** begin **

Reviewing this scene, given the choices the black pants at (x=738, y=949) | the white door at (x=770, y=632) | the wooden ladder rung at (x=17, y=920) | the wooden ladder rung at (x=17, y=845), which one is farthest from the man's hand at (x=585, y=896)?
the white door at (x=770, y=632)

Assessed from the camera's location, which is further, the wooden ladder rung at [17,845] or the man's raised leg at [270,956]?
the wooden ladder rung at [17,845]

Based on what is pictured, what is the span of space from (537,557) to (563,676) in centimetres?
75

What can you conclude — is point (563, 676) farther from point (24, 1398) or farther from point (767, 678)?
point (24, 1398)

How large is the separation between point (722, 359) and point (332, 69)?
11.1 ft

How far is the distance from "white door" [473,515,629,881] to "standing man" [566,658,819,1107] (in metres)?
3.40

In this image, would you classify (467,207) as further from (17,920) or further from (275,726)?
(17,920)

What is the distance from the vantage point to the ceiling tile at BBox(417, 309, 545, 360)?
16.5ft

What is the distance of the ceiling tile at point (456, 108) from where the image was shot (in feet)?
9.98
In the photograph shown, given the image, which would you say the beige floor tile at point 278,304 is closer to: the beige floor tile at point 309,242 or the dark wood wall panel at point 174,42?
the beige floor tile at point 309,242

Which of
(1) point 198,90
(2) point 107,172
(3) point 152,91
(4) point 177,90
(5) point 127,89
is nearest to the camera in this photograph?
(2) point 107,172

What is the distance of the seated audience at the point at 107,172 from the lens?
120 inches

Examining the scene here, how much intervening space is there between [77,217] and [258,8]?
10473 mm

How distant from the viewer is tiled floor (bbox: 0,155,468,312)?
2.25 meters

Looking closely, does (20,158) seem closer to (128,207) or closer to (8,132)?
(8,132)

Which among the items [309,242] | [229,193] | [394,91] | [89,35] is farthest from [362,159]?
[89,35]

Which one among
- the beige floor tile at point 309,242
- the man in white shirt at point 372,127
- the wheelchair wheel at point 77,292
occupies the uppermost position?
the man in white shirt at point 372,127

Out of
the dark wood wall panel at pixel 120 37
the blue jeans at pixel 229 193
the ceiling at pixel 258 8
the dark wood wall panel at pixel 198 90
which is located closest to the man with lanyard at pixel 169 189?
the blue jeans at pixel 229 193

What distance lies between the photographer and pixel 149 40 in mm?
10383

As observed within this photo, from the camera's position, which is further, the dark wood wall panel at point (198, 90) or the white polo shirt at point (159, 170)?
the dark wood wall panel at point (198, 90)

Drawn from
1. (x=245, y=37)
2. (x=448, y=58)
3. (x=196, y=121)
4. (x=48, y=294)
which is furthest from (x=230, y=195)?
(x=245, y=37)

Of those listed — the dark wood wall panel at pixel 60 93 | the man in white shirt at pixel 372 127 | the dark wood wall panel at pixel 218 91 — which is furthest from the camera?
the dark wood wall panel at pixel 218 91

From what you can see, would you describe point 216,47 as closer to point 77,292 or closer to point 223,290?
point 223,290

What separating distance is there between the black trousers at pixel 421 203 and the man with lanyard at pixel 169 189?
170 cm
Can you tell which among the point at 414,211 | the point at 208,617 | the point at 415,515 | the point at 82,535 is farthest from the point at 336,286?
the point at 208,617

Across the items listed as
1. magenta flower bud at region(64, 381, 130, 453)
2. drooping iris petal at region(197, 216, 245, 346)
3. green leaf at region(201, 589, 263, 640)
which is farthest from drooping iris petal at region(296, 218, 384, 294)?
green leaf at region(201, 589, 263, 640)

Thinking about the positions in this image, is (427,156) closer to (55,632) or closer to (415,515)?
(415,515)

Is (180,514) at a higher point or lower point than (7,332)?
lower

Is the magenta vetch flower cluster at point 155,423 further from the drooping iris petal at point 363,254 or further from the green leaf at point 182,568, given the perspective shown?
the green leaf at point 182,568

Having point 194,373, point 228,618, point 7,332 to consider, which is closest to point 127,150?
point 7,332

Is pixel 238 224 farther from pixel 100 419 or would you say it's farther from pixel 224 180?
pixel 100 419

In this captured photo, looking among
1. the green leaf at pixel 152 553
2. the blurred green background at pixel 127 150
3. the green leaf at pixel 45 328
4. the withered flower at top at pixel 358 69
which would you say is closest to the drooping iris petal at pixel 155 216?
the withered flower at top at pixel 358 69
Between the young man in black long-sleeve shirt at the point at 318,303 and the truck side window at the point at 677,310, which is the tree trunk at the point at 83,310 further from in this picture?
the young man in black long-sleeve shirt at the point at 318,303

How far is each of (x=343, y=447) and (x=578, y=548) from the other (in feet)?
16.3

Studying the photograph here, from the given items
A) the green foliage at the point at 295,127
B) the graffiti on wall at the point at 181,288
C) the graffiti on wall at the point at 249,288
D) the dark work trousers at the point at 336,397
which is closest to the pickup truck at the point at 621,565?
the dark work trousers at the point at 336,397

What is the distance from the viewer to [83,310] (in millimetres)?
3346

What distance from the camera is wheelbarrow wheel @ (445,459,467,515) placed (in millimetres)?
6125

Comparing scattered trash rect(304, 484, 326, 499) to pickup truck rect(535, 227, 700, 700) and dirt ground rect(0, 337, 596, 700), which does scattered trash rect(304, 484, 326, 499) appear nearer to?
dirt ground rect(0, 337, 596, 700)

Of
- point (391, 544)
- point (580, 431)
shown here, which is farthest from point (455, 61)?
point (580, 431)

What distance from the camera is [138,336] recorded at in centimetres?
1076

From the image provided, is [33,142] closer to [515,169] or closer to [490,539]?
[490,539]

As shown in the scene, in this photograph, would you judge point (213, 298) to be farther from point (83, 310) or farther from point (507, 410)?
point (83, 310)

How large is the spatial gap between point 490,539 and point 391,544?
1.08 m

** end **

Rewrite the entries from the line containing "What distance from the camera is [138,336]" to the end of the entries, replacing "spatial gap" with "separation" and leaving everything else unchanged.

• [SOLVED PROBLEM]:
What distance from the camera is [138,336] recorded at in centimetres?
1076

From the image provided, is [33,142] closer to [515,169] or closer to [490,539]?
[490,539]

As shown in the scene, in this photograph, would you judge point (213, 298) to be farther from point (83, 310) or farther from point (507, 410)?
point (83, 310)

How large is the separation between point 490,539 and point 391,544?
1.08 m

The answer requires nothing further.